# Source document:
[start]
# Aged "Haunt Directory" signs!



## redquestron (Jul 17, 2008)

My Fiance is a master painter, that is why she does the paint and design work, and I do the heavy lifting.

Her most recent project was the "Haunt Directory" which I am just in awe of!

This is what I gave her to work with:









and off to work I went.

I came home to spectacular results!

http://euclidboo.com/wordpress/halloween-haunt-directory/


----------



## darkrosemanor (Oct 7, 2008)

Excellent! I've been thinking of doing something like this to direct ToT's to our place. Nice Job!!


----------



## cerinad (Jun 23, 2008)

Those are great! I need to do something like this!


----------



## Lilly (Jun 13, 2006)

Nice paint job on the signs to point the way..


----------



## Ghostess (Aug 21, 2005)

Ya know, I was all ready to comment on the signage... but I gotta say, I'm impressed with the photos! Not many people take the time to do angles and stuff when documenting. I was just telling my husband that your documentation pictures should be in a magazine!

Oh, before I forget..... the "directory" signage is GREAT, your fiancee did a wonderful job on them!!


----------



## redquestron (Jul 17, 2008)

Ghostess said:


> Ya know, I was all ready to comment on the signage... but I gotta say, I'm impressed with the photos! Not many people take the time to do angles and stuff when documenting. I was just telling my husband that your documentation pictures should be in a magazine!
> 
> Oh, before I forget..... the "directory" signage is GREAT, your fiancee did a wonderful job on them!!
[end]
# Information provided:
[start]
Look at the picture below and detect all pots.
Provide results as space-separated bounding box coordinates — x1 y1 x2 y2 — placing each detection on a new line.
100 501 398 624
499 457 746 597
[end]
# Task list:
1 > From the forum thread about the Haunt Directory signs, retype the passage between "Excellent! I've been" and "something like this!", inclusive.
2 > Write what comes next in the forum thread about the Haunt Directory signs, picking up after its final sentence.

# Written responses:
1 >
Excellent! I've been thinking of doing something like this to direct ToT's to our place. Nice Job!!


----------



## cerinad (Jun 23, 2008)

Those are great! I need to do something like this!

2 >
I would like you to know that you just made her day. She makes everyday snapshots a photographic opus on most occasions. She got her first Nikon last year and she's always making sure that she composes her shots just so.

Your comments are so very much appreciated, you are probably the first unsolicited compliment she has ever received from someone she didn't know.

Thanks for the compliments on the signs too, you really know how to brighten a persons day.

Cheers!


----------



## redquestron (Jul 17, 2008)

Might I just add, ghostess, that your projects are exquisite!!!


----------



## Ghostess (Aug 21, 2005)

I love photography (I suck at it, but I love it all the same!). We got a Sony a100 slr last year and I've been practicing with it. Every photo is an opportunity to capture something in a special way. Your fiancee definitely has an eye for it!! She also has a great hand at painting... you're a lucky man!

And thanks, I wish I had new stuff to show this year.... oh well.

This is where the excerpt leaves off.